So, I realized that g++ has a bunch of internal parameters that can be set with the --param flag. The version of g++ we use have 300 of them.
So I did what any normal person would do, and wrote a program that would figure out which parameters can make the program smaller.
So far, my program has found options that will save about 4k compared to the “smallest size” option by applying these parameters:
-Os --param=case-values-threshold=0 --param=early-inlining-insns=0 --param=gcse-cost-distance-ratio=1 --param=gcse-unrestricted-cost=2 --param=ipa-cp-value-list-size=9 --param=ipa-sra-max-replacements=16 --param=iv-always-prune-cand-set-bound=20 --param=jump-table-max-growth-ratio-for-size=299 --param=large-function-insns=5398 --param=large-stack-frame=512 --param=large-stack-frame-growth=500 --param=lto-min-partition=1001 --param=max-combine-insns=4 --param=max-completely-peeled-insns=201 --param=max-crossjump-edges=201 --param=max-cse-insns=1001 --param=max-cse-path-length=20 --param=max-early-inliner-iterations=1 --param=max-hoist-depth=300 --param=max-inline-functions-called-once-insns=1000 --param=max-inline-functions-called-once-loop-depth=3 --param=max-inline-insns-single=1399 --param=max-jump-thread-duplication-stmts=1 --param=max-jump-thread-paths=6 --param=max-predicted-iterations=1010 --param=max-stores-to-merge=1300 --param=max-tail-merge-comparisons=100 --param=max-tail-merge-iterations=0 --param=min-crossjump-insns=1 --param=partial-inlining-entry-probability=35 --param=scev-max-expr-size=10 --param=sched-autopref-queue-depth=0 --param=sink-frequency-threshold=100 --param=sra-max-propagations=8 --param=sra-max-scalarization-size-Osize=200 --param=switch-conversion-max-branch-ratio=1 --param=tree-reassoc-width=2 --param=uninlined-function-insns=1 --param=uninlined-thunk-insns=20
Some of these parameters probably do nothing, and some of them may have a large impact on program speed, but at least we have some options, now we just have to figure out what does what.

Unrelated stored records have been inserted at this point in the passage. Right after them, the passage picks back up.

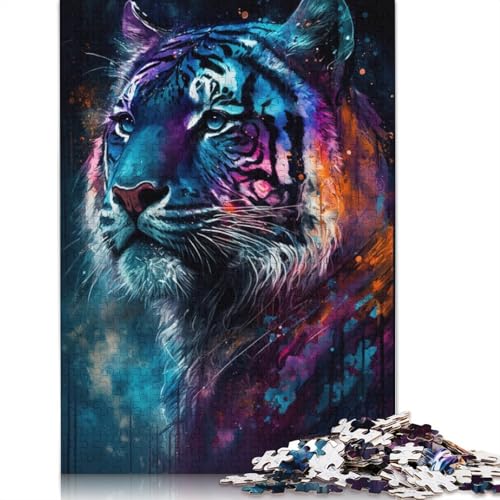 Puzzle für Erwachsene, 1000 Teile, kosmisches Tiger-Graffiti, Puzzle für Erwachsene und Kinder, Papppuzzle, Spielzeug, Denkspiel, 38 x 26 cm von LiJianXXXB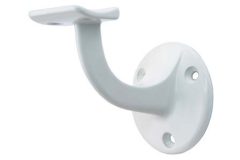 Leuninghouder Rond opschroevend Hol Aluminium Wit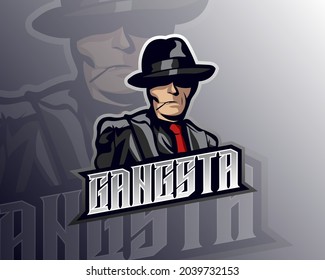 vector design illustration of mafia leader character, suitable for modern illustration concept for team printing, badge, emblem, t-shirt etc.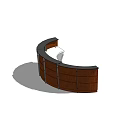 Curved Wooden Reception Desk With Brown Finish Black Countertop And Modern Office Storage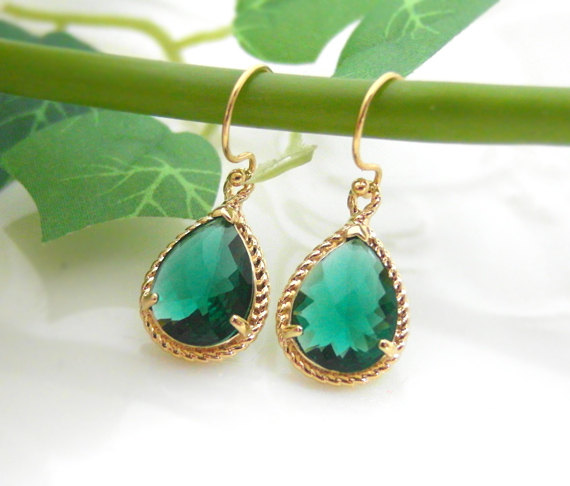 Emerald Earring Gl Stone Wedding Gorgeous Drop Emerald Earring Gl Stone Wedding Gorgeous Drop In Twisted Bezel Green Dangle Earrings Bridesmaid Gifts B0083 G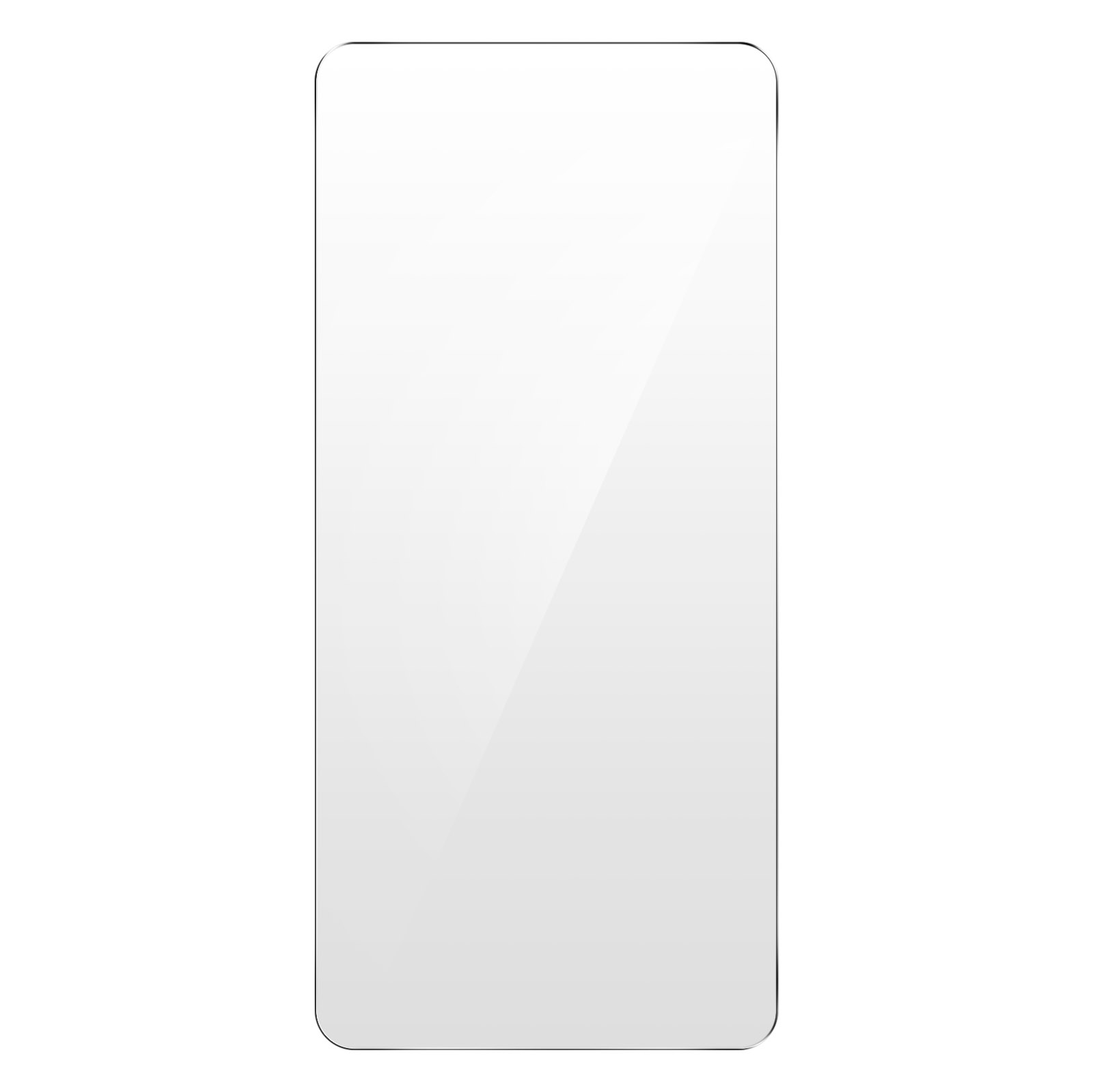 Protecteur d'écran transparent. Forme rectangulaire avec coins arrondis.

So, 4k isn’t bad, but I also had a go at reducing the size for “-O3”, which so have produced these flags:
-O3 --param=case-values-threshold=0 --param=dse-max-alias-queries-per-store=257 --param=early-inlining-insns=5 --param=inline-heuristics-hint-percent=100 --param=inline-unit-growth=2 --param=ipa-cp-value-list-size=16 --param=max-completely-peeled-insns=20 --param=max-inline-insns-single=7 --param=max-jump-thread-duplication-stmts=1 --param=max-rtl-if-conversion-unpredictable-cost=80
These flags save a whopping 142k compared to plain -O3. (But may also make the program a lot slower of course.)
These parameters open up a lot of options for tweaking. However, figuring out which options are good ones and which ones hurt performance a lot is going to take some work.
If anybody wants to experiment with these options, you can go to your arduino15 directory, then go packages → proffieboard → hardware → stm32l4 → 4.6 and then open up boards.txt. In there you can find lines which have “.optimize” in them, these lines specifies what flags to use. There are individual lines for each board, and also individual lines for each option in the optimization menu.
If you do experiment with it, please report your results here. Also, I recommend using the “top” command to see if there is an impact on the speed of the code or not.